**Work item A**. Using the news text about Catone's remarks on crime and Black Lives Matter, decide whether each statement agrees with it: (i) Catone spoke at a public meeting and press conference on Monday morning; (ii) Seely says no friends of hers are in the BLM movement; (iii) Figuereo has been a Saratoga local for 27 years. Give yes or no for each, quoting the words of the text that decide it.
**Work item B**. Proceed with the news text about Catone's remarks on crime and Black Lives Matter, starting after its final sentence.

On the other, they aren’t happy with Catone’s statements laying some blame with racial justice advocates and publicly condemning elements of the Black Lives Matter movement.
“There’s a narrative that emboldens the criminal while they demonize police, and as long as you continue to push that narrative and you do not hold the criminal accountable, these things will only continue to escalate,” Catone said Monday.
“Kinda makes me a little bit angry, because that’s not true,” says Seely in response Wednesday to NEWS10’s Mikhaela Singleton. “From my aspect, I have a lot of friends that are actually in the BLM movement, and they are the nicest people that I’ve come to know.”
Catone was extremely passionate during Monday morning’s public meeting and press conference addressing the crime rate.
“We have become a city at times filled with hate and lies and misinformation. A city where the voices of a few have created a narrative that labels the men and women of this police department as racist killers who should be defunded,” he said.
“I’m pissed off,” he added after a long pause.
However, Lexis Figuereo, a local BLM activist and a Saratoga local for 27 years, is equally passionate that all of this summer’s demonstrations have been peaceful and focused on education.

**Records provided**.
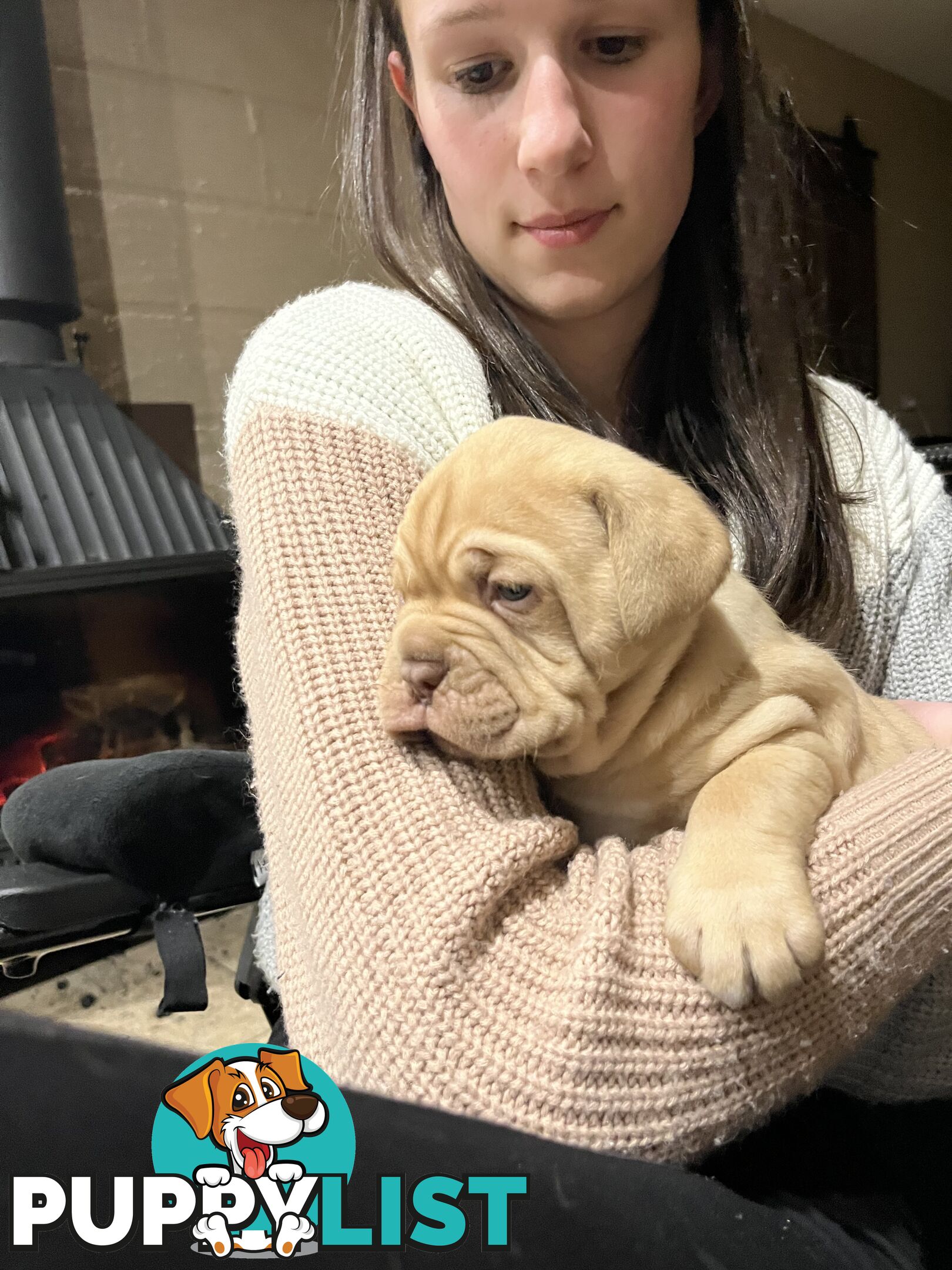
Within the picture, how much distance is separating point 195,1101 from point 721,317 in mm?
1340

---

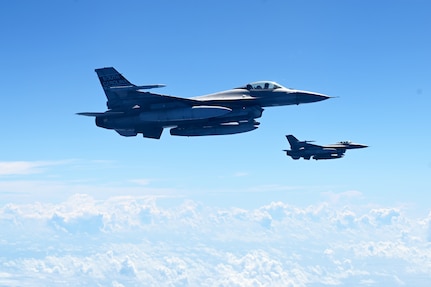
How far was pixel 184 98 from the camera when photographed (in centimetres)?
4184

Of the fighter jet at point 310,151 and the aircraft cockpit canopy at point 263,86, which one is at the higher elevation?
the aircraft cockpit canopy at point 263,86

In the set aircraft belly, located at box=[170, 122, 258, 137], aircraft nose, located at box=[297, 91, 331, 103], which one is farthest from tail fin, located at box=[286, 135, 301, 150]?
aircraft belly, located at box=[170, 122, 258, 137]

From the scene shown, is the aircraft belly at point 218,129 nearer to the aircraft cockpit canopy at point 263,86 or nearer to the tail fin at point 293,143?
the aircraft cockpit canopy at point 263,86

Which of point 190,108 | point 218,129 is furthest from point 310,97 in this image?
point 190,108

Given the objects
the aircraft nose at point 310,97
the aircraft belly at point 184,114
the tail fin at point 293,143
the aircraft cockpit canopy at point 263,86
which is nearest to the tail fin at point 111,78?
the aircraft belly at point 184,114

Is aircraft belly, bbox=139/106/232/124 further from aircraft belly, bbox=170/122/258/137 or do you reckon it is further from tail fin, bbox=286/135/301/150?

**Response box A**.
(i) Yes: "Catone was extremely passionate during Monday morning’s public meeting and press conference addressing the crime rate."
(ii) No: "I have a lot of friends that are actually in the BLM movement"
(iii) Yes: "a Saratoga local for 27 years"

**Response box B**.
“We had food at our events, arts and crafts for the kids, information for people to learn and educate themselves, so for them to say the exact opposite about us is just an attempt to create divisiveness. It’s disgusting and disheartening,” Figuereo says. “I don’t know what their gain is in saying that, other than to say they need more police and get themselves more power by painting us as the enemy.”
“Our event honoring Juneteenth, it was a celebration of the end of slavery and a community event. All city officials should have been there, plain and simple,” Figuereo further adds.
He says that makes Catone’s public position even more damaging.
“We need to stop the fear mongering. What you’re doing is putting us in more danger by telling people that we are coming to our own city to cause violence and pretty much destroy our city,” he continues.
Catone went so far Monday as to call on the “silent majority” to rise up and back his department.
“You’re either with us or you’re not, and if you’re not, then you’re part of the problem. And if you’re with us, then step up,” he said.
“I will stop your narrative,” he continued while referencing racial justice activists and those seeking public office who support them. “Because we are not a hateful community, we are not a racist police department.”
Saratoga’s locals say as long as this continues — nothing will get done.
“Both sides are right, and both sides are wrong in certain ways, and I think that people need to come together and figure out how to actually fix it instead of just yelling at each other,” Kitchen says.
Both Kitchen and Seeley say they were equally disturbed by Commissioner Robin Dalton’s comments at Monday’s meeting claiming bar and restaurant owners “bear some responsibility here” for the increase in violence. Dalton referenced breaking capacity limits, underage drinking, the overserving patrons — all offenses that could constitute losing liquor licenses.
“The majority of the business owners that I know and love dearly who work in this business, they always report everything,” Seely says.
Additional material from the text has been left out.